Merry Christmas And Happy Holidays

My  blended family’s 2020 digital Christmas   Card.
Author Retains Right To Picturei

It is 6:46 pm on December 23 and I am still at my office, which is located roughly thirty minutes from my house. I stopped working at five. But I am so far behind in my Christmas shopping this year, that I have to begin most of my shopping tonight. As I look at my children’s Christmas lists and add things to carts online, I am reflecting back on what has to be one of the worst years of my life. However, instead of dwelling on that, I have decided to write about all the blessings I experienced instead.

Primarily, I got married to the most amazing husband who is pictured in the picture above. My kids and I love him more than words could ever articulate. He is the family that I have spent my entire life chasing. I won’t deny that when my wedding venue got cancelled on the eve of my wedding and then my honeymoon got cancelled the day of my wedding, I started to panic a little. That was all Covid’s doing, though. We figured it out and the wedding was even better than anticipated.

We have weathered the many, many trials 2020 has sent us together and the heavy stress has caused us to bend at times. But we didn’t break. And now, we are all stronger as a family. We may be chaotic and filled with one catastrophe after another but, as long as we stick together, we always come out of the other side stronger and more resilient. And, most importantly, grateful for every blessing we get.
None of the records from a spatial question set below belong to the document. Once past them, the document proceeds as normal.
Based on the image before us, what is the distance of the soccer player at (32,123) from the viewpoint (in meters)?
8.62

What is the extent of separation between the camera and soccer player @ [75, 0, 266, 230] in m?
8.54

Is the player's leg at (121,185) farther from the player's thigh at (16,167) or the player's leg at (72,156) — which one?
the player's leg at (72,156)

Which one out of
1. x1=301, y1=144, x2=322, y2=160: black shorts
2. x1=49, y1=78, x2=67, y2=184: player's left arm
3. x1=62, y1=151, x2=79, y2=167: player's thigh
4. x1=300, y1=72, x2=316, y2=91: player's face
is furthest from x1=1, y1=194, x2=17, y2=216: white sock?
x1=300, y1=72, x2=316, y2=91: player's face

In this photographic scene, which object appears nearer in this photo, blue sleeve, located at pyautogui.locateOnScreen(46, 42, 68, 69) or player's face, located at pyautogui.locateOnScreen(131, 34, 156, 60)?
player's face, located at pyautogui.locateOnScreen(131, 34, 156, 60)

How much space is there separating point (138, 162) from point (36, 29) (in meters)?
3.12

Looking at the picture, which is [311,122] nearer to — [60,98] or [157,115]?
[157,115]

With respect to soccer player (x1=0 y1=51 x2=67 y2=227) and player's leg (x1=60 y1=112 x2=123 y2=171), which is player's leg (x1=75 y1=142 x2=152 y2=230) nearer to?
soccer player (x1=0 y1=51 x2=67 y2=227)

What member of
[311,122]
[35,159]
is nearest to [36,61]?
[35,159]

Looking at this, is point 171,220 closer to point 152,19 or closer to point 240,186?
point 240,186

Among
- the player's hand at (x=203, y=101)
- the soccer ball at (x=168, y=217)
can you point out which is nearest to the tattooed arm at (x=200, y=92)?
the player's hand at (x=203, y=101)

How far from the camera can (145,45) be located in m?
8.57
Thank you to everyone that has followed my blog, sent me support and guidance, or just read my articles. I write this primarily for my own therapy. This blog has been another blessing that I cannot discount.

Merry Christmas to everyone, or Happy Holidays, or thank you. Every like, read, and comment was more support than I expected and it is very much appreciated. I sincerely hope that 2021 will be a different year for all of us, hopefully better, than 2020. If it is not, I will still find many blessings to count.